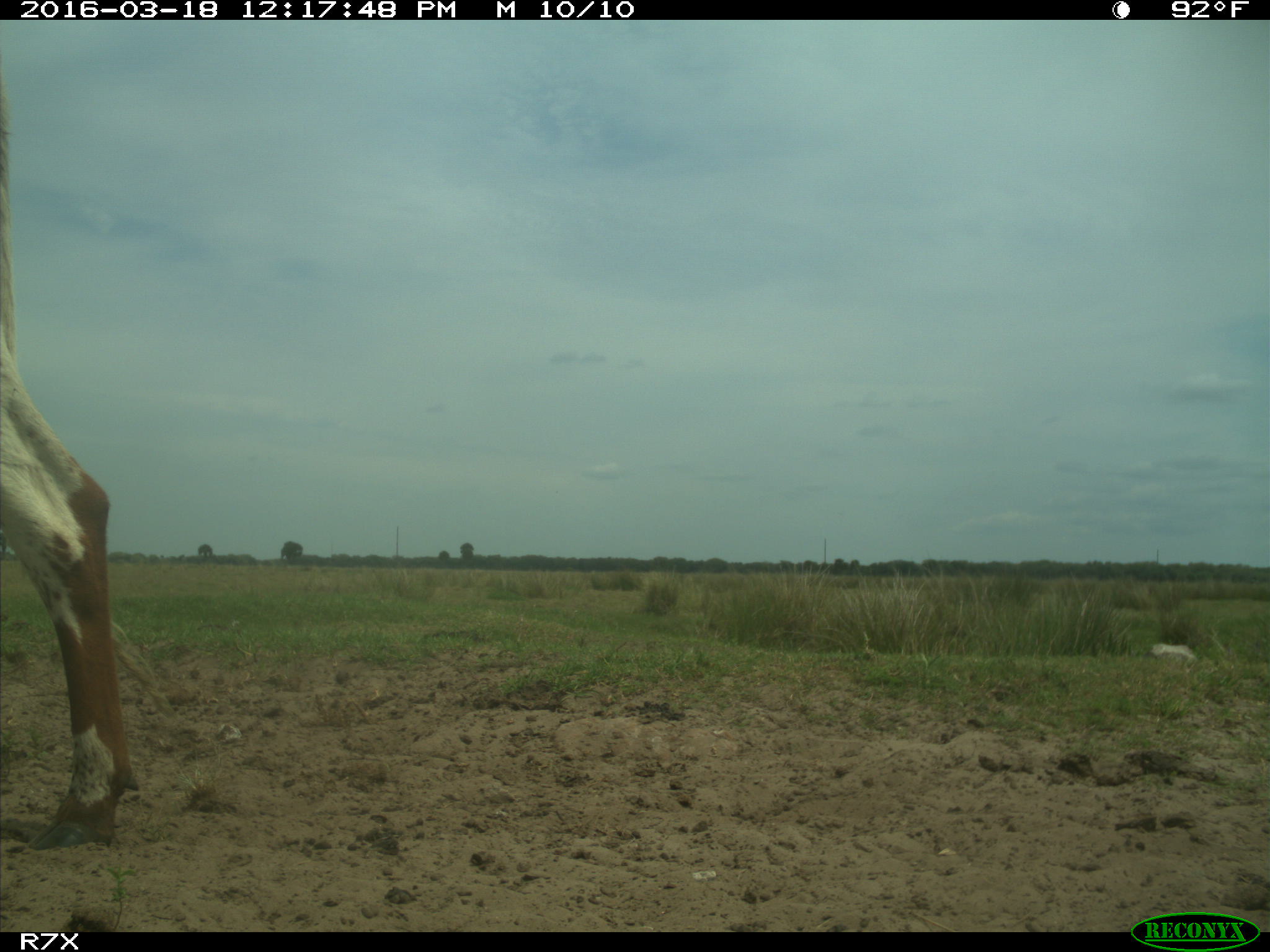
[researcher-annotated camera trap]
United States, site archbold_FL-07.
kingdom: Animalia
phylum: Chordata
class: Mammalia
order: Artiodactyla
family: Bovidae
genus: Bos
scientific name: Bos taurus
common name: domestic cow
Bos taurus (domestic cow).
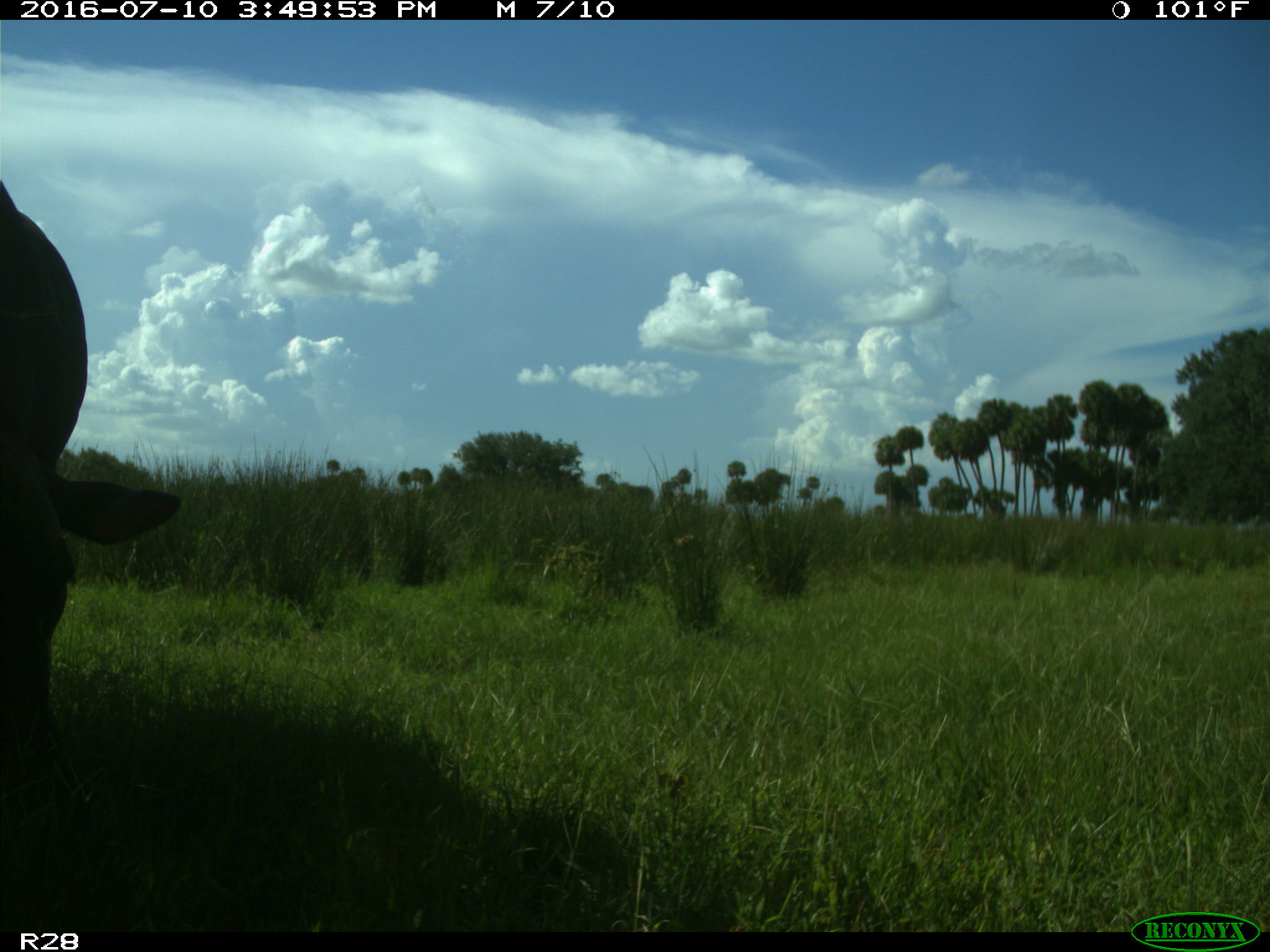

TASK ITEM:
The output must start at the line holding "kingdom: Animalia", end at the last line of the listing above, and show each line exactly; please omit all pictures.

ANSWER SPACE:
kingdom: Animalia
phylum: Chordata
class: Mammalia
order: Artiodactyla
family: Bovidae
genus: Bos
scientific name: Bos taurus
common name: domestic cow
Bos taurus (domestic cow).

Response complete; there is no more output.